I was also thinking a lot about body image today. It started because as I was walking over to the pool, wearing my suit and cover-up I became aware that my thighs were rubbing together while walking. Not just a little bit up at the top which is normal for me, but the entire thigh area pretty much down to my knees. So here's the thing; this didn't bother me one bit. There was no twinge of guilt, not a negative thought at all...in fact, I felt very good that I was even walking my swollen enlarged self over to the pool to swim, in public, in a too tight bathing suit. I have really accepted my physical form that I've struggled against since senior year when I started to put on weight and into adulthood as I continued; obsessed with food, diet, exercise, etc. I haven't yo-yo'ed like Oprah, but I've gone through the stages that I suppose most people have through adulthood; put it on, take it off, try this diet or that, a cleansing fast here or there, eliminate this or only eat that; exercise commitments held then abandoned, glaring looks to the desk that binds me, or sometimes the couch.

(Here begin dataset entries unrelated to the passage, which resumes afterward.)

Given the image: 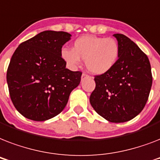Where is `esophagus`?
<instances>
[{"instance_id": "1", "label": "esophagus", "mask_w": 160, "mask_h": 160, "mask_svg": "<svg viewBox=\"0 0 160 160\" xmlns=\"http://www.w3.org/2000/svg\"><path fill=\"white\" fill-rule=\"evenodd\" d=\"M87 76H88V75H87V74H86V73H83V74H82V76H81V78H82V79H84V78L87 77Z\"/></svg>"}]
</instances>
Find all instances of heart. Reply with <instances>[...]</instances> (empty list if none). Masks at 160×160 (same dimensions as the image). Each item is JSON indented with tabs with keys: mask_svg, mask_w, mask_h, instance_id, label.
Instances as JSON below:
<instances>
[{
	"mask_svg": "<svg viewBox=\"0 0 160 160\" xmlns=\"http://www.w3.org/2000/svg\"><path fill=\"white\" fill-rule=\"evenodd\" d=\"M119 55V47L113 38L84 36L76 39L73 49L63 48L61 56L70 67H77L80 59L85 60L88 70L101 75L111 70Z\"/></svg>",
	"mask_w": 160,
	"mask_h": 160,
	"instance_id": "1",
	"label": "heart"
}]
</instances>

Top it off with the ever frustrating thyroid issues that make all efforts sometimes seem for naught and I've been a guilt ridden, down on myself kind of girl with moments of clarity, strength and focus for over ten years now ever since I grew out of the 32 inch waist mens jeans I wore in high school (either I didn't have a junior's section or I didn't know it existed, but men's jeans made my butt look better than the 'mom jean' alternative in the women's section. Anywho, the point of all this was that I'm now at my heaviest (I just went over my previous heaviest weight I think thanks to those aforementioned milkshakes) and I'm the happiest with my body in a long time. I don't know why this is or if any other ladies experience this thinking solely linked to pregnancy in some way, but I feel great in my adult skin for one of the first times 100%, stretch marks, cellulite and all! As much as I'm ready to be able to be limber at the waist again, I think I'm going to miss my belly. Well, I'm hungry and there is a full kitchen of assorted items calling and whispering to me that I should pick this over that, but I'm sort of in the mood for crab rangoons to be honest, but that seems like so much effort!